[Persistence-sig] "Straw Man" transaction API
Phillip J. Eby
pje@telecommunity.com
Sun, 14 Jul 2002 12:21:52 -0400
Since it's been pretty quiet here, apart from the BOF discussion, I thought
I'd draft up a transaction/participant API to stir up some debate. I did a
little research on JTA and related protocols in Java, and found that JTA is
actually pretty pitiful in comparison to the rich model already offered by
ZODB. Also, the DBAPI doesn't really offer a way to get at multi-phase
commit protocols, but perhaps if we get a nice Python transaction API
together, we can encourage such access be made available in DBAPI 3.0.
My goals for the straw man were to support the functionality of ZODB
transactions, but without any ZODB-specific baggage in the API, to decouple
the management of dirty objects, writes, etc. from the co-ordination of the
transaction itself, and to support a richer model of what a "transaction
participant" is, including the ability to nest or chain storage mechanisms
together to an arbitrary depth. Backward compatibility in the API or the
transaction coordination messages was explicitly not a goal.
Anyway, here it is, for all of you to pick apart or set fire to, like the
straw man it is. I ask only that you read the whole thing before you light
up your flamethrowers. :)
"""'Straw Man' Transaction Interfaces"""
class Transaction:
"""Manages transaction lifecycle, participants, and metadata.
There is no predefined number of transactions that may exist, or
what they are associated with. Depending on the application
model, there may be one per application, one per transaction, one
per incoming connection (in server applications), or some other
number. The transaction package should, however, offer an API for
managing per-thread (or per-app, if threads aren't being used)
transactions, since this will probably be the most common usage
scenario."""
# The basic transaction lifecycle
def begin(self, **info):
"""Begin a transaction. Raise TransactionInProgress if
already begun. Any keyword arguments are passed on to the
setInfo() method. (See below.)"""
def commit(self):
"""Commit the transaction, or raise NoTransaction if not in
progress."""
def abort(self):
"""Abort the transaction, or raise NoTransaction if not in
progress."""
# Managing participants
def subscribe(self, participant):
"""Add 'participant' to the set of objects that will receive
transaction messages. Note that no particular ordering of
participants should be assumed. If the transaction is already
active, 'participant' will receive a 'begin_txn()' message. If
a commit or savepoint is in progress, 'participant' may also
receive other messages to "catch it up" to the other
participants. However, if the commit or savepoint has already
progressed too far for the new participant to join in, a
TransactionInProgress error will be raised.
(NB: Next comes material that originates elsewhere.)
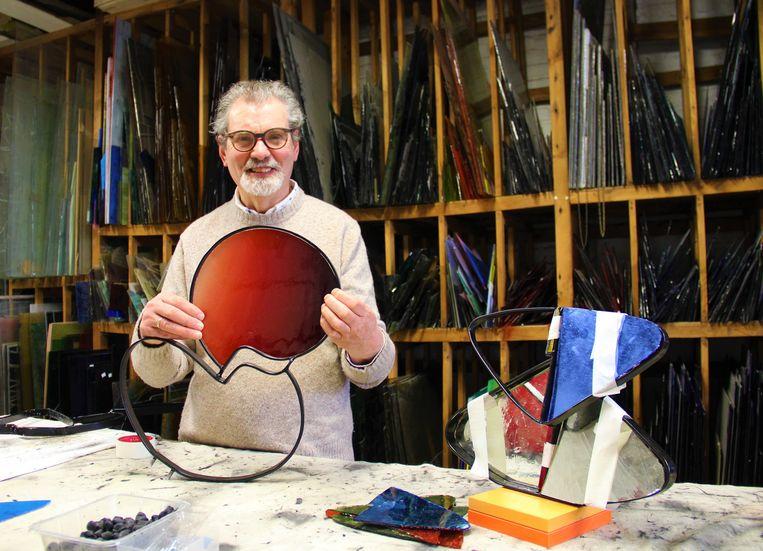 Jan Leenknegt in zijn atelier in Ronse.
Note: this is not ZODB! Participants remain subscribed until
they unsubscribe, or until the transaction object is
de-allocated!"""
def unsubscribe(self, participant):
"""Remove 'participant' from the set of objects that will
receive transaction messages. It can only be called when a
transaction is not in progress, or in response to
begin/commit/abort_txn() messages received by the
unsubscribing participant. Otherwise, TransactionInProgress
will be raised."""
# Getting/setting information about a transaction
def isActive(self):
"""Return True if transaction is in progress."""
def getTimestamp(self):
"""Return the time that the transaction began, in time.time()
format, or None if no transaction in progress."""
def setInfo(self, **args):
"""Update the transaction's metadata dictionary with the
supplied keyword arguments. This can be used to record
information such as a description of the transaction, the user
who performed it, etc. Note that the transaction itself does
nothing with this information. Transaction participants will
need to retrieve the information with 'getInfo()' and record
it at the appropriate point during the transaction."""
def getInfo(self):
"""Return a copy of the transaction's metadata dictionary"""
# "Sub-transaction" support
def savepoint(self):
"""Request a write to stable storage, and mark a savepoint for
possible partial rollback via 'revert()'. This will most
often be used simply to suggest a good time for in-memory data
to be written out. But it can also be used in conjunction
with revert() to provide a single-level 'nested transaction',
if all participants support reverting to a savepoint."""
def revert(self):
"""Request a rollback to the last savepoint. If no savepoint
has occurred in this transaction, this is implemented via an
abort(), followed by a begin(), keeping the same metadata. If
a savepoint has occurred, this will raise
CannotRevertException unless all transaction participants
support reverting to a savepoint."""
class Participant:
"""Participant in a transaction; may be a resource manager, a
transactional cache, or just a logging/monitoring object.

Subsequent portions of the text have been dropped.